§ **과제 목표**: 아래 기록에서 "How far away is"이 들어 있는 줄부터 기록의 맨 끝까지 모든 줄을 한 글자도 바꾸지 말고 그대로 옮겨 적으시오.

§ **입력 기록**:
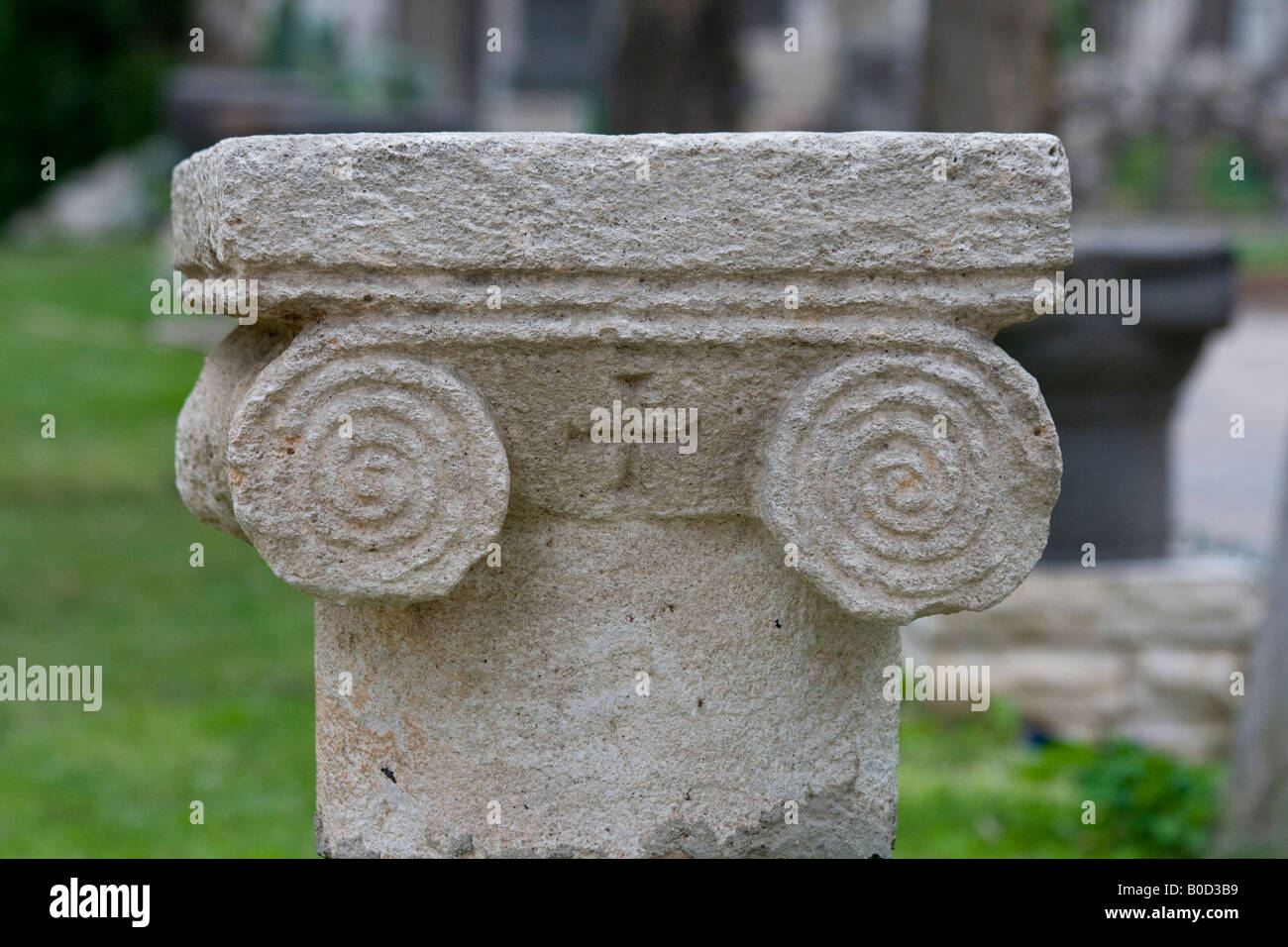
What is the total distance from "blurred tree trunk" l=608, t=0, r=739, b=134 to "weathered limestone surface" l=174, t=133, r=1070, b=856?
4878 millimetres

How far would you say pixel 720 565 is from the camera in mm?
2025

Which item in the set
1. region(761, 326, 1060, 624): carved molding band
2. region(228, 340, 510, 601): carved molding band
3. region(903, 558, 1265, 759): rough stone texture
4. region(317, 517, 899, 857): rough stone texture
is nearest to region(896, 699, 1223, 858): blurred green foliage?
region(903, 558, 1265, 759): rough stone texture

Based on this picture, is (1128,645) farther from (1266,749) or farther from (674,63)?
(674,63)

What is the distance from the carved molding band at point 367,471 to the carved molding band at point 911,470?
1.14ft

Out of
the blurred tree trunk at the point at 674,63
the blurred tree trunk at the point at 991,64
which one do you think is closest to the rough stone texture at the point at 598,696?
the blurred tree trunk at the point at 991,64

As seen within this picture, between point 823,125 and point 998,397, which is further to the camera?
point 823,125

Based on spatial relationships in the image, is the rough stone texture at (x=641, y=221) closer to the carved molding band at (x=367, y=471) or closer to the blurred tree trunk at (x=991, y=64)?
the carved molding band at (x=367, y=471)

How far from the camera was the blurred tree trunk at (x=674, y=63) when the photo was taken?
6.72 meters

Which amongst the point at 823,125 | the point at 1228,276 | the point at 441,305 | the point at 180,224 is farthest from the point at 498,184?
the point at 823,125

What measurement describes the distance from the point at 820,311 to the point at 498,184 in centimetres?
39

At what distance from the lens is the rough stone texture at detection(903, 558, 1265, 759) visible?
14.8ft

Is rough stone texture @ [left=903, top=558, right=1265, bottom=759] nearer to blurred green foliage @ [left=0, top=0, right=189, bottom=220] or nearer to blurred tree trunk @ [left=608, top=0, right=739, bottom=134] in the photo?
blurred tree trunk @ [left=608, top=0, right=739, bottom=134]

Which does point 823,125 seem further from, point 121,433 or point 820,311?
point 820,311

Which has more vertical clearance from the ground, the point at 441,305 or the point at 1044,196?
the point at 1044,196
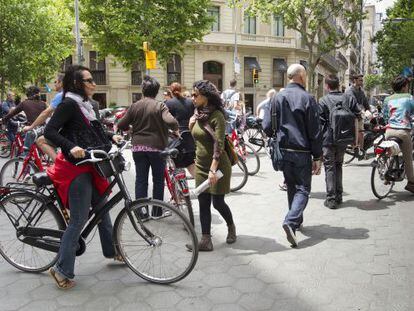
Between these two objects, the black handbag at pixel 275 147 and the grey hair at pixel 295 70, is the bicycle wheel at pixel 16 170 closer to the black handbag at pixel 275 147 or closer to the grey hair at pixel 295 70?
the black handbag at pixel 275 147

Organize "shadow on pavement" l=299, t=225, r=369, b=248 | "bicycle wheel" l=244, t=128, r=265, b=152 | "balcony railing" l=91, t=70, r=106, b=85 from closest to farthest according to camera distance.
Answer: "shadow on pavement" l=299, t=225, r=369, b=248 → "bicycle wheel" l=244, t=128, r=265, b=152 → "balcony railing" l=91, t=70, r=106, b=85

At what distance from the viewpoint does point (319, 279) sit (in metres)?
3.97

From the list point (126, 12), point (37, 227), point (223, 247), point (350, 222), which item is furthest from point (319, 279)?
point (126, 12)

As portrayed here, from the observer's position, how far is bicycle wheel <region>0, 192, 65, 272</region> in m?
3.93

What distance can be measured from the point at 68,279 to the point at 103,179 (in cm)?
91

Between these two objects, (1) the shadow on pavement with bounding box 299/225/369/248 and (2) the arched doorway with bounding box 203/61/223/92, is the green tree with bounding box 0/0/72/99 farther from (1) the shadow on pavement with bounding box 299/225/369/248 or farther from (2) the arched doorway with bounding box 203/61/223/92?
(1) the shadow on pavement with bounding box 299/225/369/248

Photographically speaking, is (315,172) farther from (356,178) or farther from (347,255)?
(356,178)

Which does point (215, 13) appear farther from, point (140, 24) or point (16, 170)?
point (16, 170)

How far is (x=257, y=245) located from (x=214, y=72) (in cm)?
3331

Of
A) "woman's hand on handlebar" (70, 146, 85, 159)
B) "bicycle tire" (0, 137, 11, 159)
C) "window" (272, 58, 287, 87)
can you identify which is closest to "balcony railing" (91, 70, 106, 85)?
"window" (272, 58, 287, 87)

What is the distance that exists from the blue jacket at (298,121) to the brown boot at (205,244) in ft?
4.31

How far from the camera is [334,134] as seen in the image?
654 cm

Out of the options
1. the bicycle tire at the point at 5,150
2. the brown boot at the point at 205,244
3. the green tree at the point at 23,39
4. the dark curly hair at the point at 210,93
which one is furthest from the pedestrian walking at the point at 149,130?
the green tree at the point at 23,39

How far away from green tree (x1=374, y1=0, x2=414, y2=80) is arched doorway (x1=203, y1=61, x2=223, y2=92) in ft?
44.4
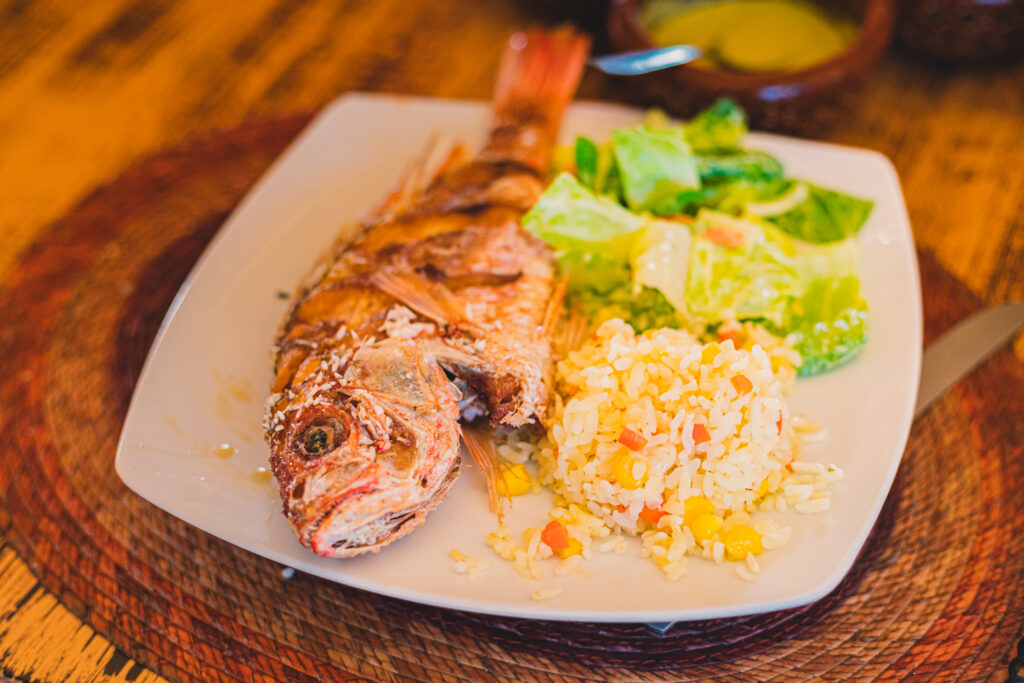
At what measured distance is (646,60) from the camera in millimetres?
3156

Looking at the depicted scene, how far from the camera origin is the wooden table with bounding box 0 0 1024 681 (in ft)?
10.7

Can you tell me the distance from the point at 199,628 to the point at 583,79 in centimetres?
291

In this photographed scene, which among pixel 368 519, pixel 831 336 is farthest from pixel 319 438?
pixel 831 336

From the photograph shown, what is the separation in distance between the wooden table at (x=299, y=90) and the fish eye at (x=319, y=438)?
195 cm

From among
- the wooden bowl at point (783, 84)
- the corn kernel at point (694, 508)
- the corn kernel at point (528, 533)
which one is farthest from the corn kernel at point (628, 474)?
the wooden bowl at point (783, 84)

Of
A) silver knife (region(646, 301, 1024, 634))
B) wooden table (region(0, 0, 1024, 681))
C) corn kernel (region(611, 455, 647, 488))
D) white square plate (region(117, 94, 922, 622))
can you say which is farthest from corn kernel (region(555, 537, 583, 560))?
wooden table (region(0, 0, 1024, 681))

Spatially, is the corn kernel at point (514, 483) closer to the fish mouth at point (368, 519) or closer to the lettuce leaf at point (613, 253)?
the fish mouth at point (368, 519)

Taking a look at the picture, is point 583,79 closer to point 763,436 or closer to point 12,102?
point 763,436

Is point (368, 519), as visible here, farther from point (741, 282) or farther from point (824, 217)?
point (824, 217)

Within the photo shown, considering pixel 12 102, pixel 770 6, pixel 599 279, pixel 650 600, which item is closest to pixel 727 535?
pixel 650 600

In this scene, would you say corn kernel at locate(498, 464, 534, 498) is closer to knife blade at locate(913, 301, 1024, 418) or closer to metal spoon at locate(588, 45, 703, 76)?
knife blade at locate(913, 301, 1024, 418)

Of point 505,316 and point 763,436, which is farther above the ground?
point 505,316

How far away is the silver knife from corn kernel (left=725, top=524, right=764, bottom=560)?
0.81 m

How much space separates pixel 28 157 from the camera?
3.55 m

§ **전체 답안**:
How far away is the silver knife from corn kernel (left=725, top=524, right=764, bottom=560)?
0.81 m

How much space separates pixel 28 157 from the camera?
3.55 m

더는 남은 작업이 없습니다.